A preview of the PDF is not available
Towards Nuclear Disarmament
Nuclear weapons are held by a handful of states which insist that these weapons provide unique security benefits, and yet reserve uniquely to themselves the right to own them. This situation is highly discriminatory and thus unstable; it cannot be sustained. The possession of nuclear weapons by any state is a constant stimulus to other states to acquire them ... a central reality is that nuclear weapons diminish the security of all states. Report of the Canberra Commission on the Elimination of Nuclear Weapons B arring unexpected dramatic breakthroughs in the remaining few weeks of this century, the millennium will begin with a legacy of false promises and dashed expectations in the realm of nuclear arms control and disarmament. Following decades of a costly East-West arms race, the late 1980s witnessed the beginning of a hopeful new era in nuclear arms reductions with the negotiation of the 1987 Intermediate-and Shorter-Range Nuclear Forces (INF) Treaty; START I in July 1991 and parallel unilateral cuts in American and Soviet sub-strategic nuclear weapons a few months later; moratoria on nuclear weapon testing initiated in October 1990 by the then-Soviet Union and followed by the United States in 1992; renunciation of inherited (Soviet stationed) nuclear weapons by Belarus, Kazakhstan and Ukraine; START II in January 1993; indefinite extension of the nuclear Non-Proliferation Treaty (NPT) in 1995; establishment of nuclear-weapon-free zones (NWFZs) in South-East Asia in December 1995 and in Africa in April 1996; and conclusion of a Comprehensive Nuclear-Test-Ban Treaty (CTBT) in September 1996. The ending of the Cold War and its associated winding down of the nuclear and conventional confrontation between East and West raised hopes internationally of finally moving towards prohibition of biological, chemical and nuclear weapons.

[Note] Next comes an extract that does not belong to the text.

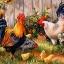 ครอบครัวไก่แจ้ thumbnail 1
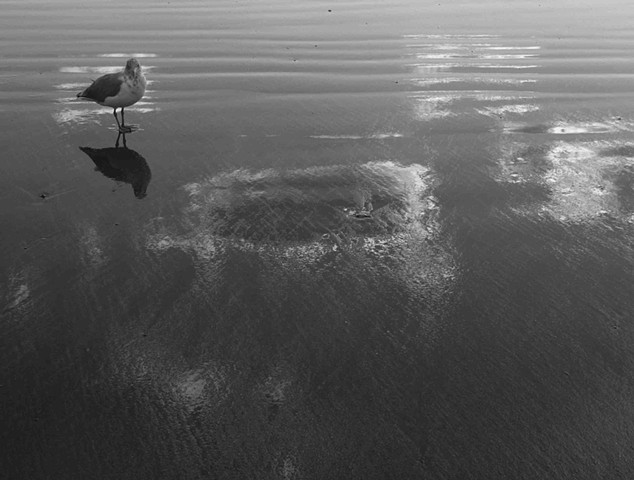 Gull and Cloud Reflections on Beach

But in the aftermath of the Cold War several factors intervened to dampen hopes and bring into question the resolve to achieve further nuclear reductions and to implement fully a number of negotiated arms control agreements. The bilateral START process has been at a standstill, entry into force of the CTBT remains at best a remote possibility, testing and deployment of missile defence systems threaten the integrity of the Anti-Ballistic Missile Treaty, and new rationales justifying the continuing retention or modernization of nuclear forces are ascendant in three out of the five NPT nuclear-weapon states (NWS).